The prospective prime minister’s most notable dive into sector issues was as the Conservatives’ lead attack dog, as finance critic, on the WE scandal, a bid to discredit Trudeau more than a verdict on Poilievre’s views on the sector generally. At the time, Poilievre said he had an obligation to aggressively delve into the waste of Canadian tax dollars. “I did my job,” he said.

We outlive governments. The left and right both value the charitable sector, but for different reasons.

Kevin McCort

Conservatives tend to see their relationship with the sector as transactional rather than philosophical, sector veterans say. “We outlive governments,” McCort says. “The left and right both value the charitable sector, but for different reasons. One sees it as a way to amplify government work; the other sees it as a way to replace government work. As the charitable sector navigates those two rather simplistic world views, they can navigate with both governments.”
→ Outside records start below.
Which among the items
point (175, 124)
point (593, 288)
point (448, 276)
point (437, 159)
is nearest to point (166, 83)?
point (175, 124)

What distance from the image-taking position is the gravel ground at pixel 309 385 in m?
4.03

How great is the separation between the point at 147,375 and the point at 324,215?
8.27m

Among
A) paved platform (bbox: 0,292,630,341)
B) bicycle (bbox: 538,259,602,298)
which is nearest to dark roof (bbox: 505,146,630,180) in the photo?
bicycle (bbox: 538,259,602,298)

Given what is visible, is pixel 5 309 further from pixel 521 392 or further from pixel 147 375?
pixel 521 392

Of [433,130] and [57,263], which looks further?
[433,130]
Broadbent agrees: “[Conservatives] are not opposed to the charitable sector because very often conservatives like the idea of charity as opposed to government intervention. They don’t see it as a duty for the government to do something, so the community, through its charitable and religious organizations, can pick up the slack.”

If your work is important, don’t feel discouraged if your work doesn’t seem to be as valued as it once was.

Alan Broadbent

As the co-founder of the Caledon Institute of Social Policy, Broadbent looks back fondly on the days when Liberal finance minister Paul Martin read a Caledon report on the child benefit and a couple of years later it was government policy. “It was almost magic,” he says. “You don’t expect that thing is going to happen when a more conservative government with a different approach is in . . . and it didn’t.” He adds, “But the work still needs to be done, so you have to stay with it. Don’t get thrown off stride. If your work is important, don’t feel discouraged if your work doesn’t seem to be as valued as it once was.”

The involvement of Genuis and Lawrence points to another point stressed by Broadbent: get to know individual MPs and find alignment. He recalls attending an event when the late Hugh Segal (a Progressive Conservative) was working on a poverty eradication plan and Broadbent talked to a handful of new Conservative MPs, three of whom were from Alberta. All the MPs had come to politics via the United Way or other charities and had an understanding of the issue at hand. “They didn’t have the monolithic Conservative point of view,” he says. Genuis, for example, has a grandmother who survived the Holocaust, and his wife’s parents were born in the Christian community in Pakistan; his initial access to the sector came through learning those life stories. Lawrence dealt with charities in his law practice, before his election, giving him practical knowledge of the sector.

There can be no doubt that challenges await the sector, and there is no underestimating the impact of fundamental change. And some angst is inevitable. “This will shape our sector over the next decade,” Uppal-Sandhu says. “It’ll be a decade, and there will be another shift . . . but I’m concerned about the toll these shifts take over the longer term. What do we lose slowly that we don’t even notice until it’s too big?”

The sector can’t shut down – it’s got to be hopeful, she says. “Otherwise, how am I going to do my job?”